Dataset entries
+-------+
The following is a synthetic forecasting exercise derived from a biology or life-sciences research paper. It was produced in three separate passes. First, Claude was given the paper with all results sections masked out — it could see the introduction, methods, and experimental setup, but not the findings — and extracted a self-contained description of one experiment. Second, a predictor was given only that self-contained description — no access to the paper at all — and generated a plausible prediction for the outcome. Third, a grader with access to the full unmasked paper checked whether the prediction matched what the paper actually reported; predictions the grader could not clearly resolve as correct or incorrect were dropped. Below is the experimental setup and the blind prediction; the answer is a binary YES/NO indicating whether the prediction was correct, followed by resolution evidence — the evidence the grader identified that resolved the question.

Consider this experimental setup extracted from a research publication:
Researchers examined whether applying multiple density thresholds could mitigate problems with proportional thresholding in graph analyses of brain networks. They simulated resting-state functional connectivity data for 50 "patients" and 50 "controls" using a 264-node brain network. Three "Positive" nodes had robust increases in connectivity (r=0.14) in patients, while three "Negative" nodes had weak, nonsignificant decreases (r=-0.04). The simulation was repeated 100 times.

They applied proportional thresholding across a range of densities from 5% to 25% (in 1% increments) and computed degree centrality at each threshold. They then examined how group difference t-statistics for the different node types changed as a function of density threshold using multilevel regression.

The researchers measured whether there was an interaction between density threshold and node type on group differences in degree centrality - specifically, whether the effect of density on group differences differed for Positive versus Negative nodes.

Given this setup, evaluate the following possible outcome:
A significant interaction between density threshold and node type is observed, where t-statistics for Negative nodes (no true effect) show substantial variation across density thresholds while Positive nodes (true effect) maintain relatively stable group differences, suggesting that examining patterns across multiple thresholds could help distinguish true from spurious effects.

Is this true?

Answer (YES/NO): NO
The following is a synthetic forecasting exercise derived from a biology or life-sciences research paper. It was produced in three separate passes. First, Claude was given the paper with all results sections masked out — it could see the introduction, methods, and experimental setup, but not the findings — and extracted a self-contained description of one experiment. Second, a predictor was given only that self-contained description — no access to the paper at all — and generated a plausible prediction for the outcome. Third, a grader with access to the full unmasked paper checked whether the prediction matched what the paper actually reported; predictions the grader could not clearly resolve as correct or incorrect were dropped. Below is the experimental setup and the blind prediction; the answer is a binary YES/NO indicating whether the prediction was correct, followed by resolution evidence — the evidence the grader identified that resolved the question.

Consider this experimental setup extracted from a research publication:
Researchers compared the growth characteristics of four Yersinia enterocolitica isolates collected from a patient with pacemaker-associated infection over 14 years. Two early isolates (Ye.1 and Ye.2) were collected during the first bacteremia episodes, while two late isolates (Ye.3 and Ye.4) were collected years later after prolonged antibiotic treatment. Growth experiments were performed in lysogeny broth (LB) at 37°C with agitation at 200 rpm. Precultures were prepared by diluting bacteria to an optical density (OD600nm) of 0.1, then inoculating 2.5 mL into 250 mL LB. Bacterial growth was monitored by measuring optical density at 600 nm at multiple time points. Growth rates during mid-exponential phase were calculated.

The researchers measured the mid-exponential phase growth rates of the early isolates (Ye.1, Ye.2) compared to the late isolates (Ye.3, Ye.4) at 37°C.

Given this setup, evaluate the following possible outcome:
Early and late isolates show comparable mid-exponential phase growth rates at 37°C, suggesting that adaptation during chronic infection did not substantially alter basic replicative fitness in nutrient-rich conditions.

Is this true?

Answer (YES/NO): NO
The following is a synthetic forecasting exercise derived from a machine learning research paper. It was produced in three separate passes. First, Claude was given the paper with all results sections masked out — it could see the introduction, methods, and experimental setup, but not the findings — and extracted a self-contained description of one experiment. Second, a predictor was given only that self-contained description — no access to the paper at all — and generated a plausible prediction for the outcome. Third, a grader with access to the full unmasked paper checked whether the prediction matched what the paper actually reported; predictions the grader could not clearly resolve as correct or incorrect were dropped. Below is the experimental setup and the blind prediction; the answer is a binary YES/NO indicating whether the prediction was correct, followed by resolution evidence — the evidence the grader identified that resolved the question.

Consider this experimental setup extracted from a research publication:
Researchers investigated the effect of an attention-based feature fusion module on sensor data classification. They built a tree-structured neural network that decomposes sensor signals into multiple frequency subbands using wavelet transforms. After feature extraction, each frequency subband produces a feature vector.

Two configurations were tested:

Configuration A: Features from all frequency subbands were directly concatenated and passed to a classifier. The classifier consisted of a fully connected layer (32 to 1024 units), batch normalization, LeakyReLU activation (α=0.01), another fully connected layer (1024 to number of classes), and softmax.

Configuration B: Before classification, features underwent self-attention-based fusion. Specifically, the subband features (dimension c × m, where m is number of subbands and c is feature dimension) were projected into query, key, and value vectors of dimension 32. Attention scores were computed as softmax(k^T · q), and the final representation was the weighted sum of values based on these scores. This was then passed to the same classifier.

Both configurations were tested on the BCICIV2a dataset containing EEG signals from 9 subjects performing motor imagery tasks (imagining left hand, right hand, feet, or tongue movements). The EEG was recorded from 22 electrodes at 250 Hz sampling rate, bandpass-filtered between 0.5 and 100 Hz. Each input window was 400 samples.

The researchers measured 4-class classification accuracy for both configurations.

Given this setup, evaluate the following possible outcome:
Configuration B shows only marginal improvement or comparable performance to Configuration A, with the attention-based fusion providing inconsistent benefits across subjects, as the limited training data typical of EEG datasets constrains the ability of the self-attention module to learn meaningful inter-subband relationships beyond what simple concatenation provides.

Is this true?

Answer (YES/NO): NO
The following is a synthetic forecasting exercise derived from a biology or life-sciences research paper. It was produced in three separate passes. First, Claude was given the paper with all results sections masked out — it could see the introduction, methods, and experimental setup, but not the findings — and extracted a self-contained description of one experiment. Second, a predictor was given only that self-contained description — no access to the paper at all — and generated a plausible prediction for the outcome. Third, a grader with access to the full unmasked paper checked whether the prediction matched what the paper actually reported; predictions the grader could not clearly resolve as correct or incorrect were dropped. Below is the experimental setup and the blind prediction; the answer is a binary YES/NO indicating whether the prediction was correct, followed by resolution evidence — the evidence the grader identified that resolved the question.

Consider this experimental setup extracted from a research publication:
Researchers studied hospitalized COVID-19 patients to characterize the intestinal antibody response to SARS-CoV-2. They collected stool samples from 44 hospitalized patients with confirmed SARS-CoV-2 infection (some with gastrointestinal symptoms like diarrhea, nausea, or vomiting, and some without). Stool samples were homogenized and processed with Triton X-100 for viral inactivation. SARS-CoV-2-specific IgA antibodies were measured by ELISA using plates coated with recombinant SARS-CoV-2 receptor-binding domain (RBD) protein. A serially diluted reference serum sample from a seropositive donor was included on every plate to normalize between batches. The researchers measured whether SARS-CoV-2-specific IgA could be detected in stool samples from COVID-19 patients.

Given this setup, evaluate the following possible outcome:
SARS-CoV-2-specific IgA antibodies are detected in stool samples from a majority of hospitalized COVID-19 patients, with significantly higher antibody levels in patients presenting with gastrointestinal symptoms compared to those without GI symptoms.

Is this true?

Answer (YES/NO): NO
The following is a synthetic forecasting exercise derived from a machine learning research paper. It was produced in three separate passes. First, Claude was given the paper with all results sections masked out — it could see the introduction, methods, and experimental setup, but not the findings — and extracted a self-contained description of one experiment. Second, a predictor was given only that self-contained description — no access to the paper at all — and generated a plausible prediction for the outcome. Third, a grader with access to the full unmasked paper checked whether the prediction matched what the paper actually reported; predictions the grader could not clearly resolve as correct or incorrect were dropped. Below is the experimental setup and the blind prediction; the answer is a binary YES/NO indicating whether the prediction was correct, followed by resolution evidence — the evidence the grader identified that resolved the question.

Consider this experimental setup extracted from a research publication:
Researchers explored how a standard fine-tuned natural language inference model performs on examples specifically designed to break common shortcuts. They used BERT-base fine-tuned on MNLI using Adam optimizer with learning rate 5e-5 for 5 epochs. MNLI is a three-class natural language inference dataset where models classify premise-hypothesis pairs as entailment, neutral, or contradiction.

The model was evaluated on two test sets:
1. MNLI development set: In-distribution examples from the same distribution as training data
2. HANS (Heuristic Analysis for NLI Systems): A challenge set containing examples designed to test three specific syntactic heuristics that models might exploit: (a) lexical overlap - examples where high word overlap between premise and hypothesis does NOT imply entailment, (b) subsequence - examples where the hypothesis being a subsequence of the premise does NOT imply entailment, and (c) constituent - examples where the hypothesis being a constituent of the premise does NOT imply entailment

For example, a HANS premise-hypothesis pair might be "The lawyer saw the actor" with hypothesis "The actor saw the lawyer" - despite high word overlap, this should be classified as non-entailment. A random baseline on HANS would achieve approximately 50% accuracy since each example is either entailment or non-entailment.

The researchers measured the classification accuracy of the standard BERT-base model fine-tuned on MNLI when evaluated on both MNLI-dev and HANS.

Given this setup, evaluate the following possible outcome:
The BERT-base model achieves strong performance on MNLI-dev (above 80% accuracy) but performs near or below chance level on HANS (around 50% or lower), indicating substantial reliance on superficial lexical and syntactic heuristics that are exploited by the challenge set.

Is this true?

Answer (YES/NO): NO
+-------+
Task objective
Filtering the entries above by the word "examined", copy each line that matches.

Solved exercise
Researchers examined whether applying multiple density thresholds could mitigate problems with proportional thresholding in graph analyses of brain networks. They simulated resting-state functional connectivity data for 50 "patients" and 50 "controls" using a 264-node brain network. Three "Positive" nodes had robust increases in connectivity (r=0.14) in patients, while three "Negative" nodes had weak, nonsignificant decreases (r=-0.04). The simulation was repeated 100 times.
They applied proportional thresholding across a range of densities from 5% to 25% (in 1% increments) and computed degree centrality at each threshold. They then examined how group difference t-statistics for the different node types changed as a function of density threshold using multilevel regression.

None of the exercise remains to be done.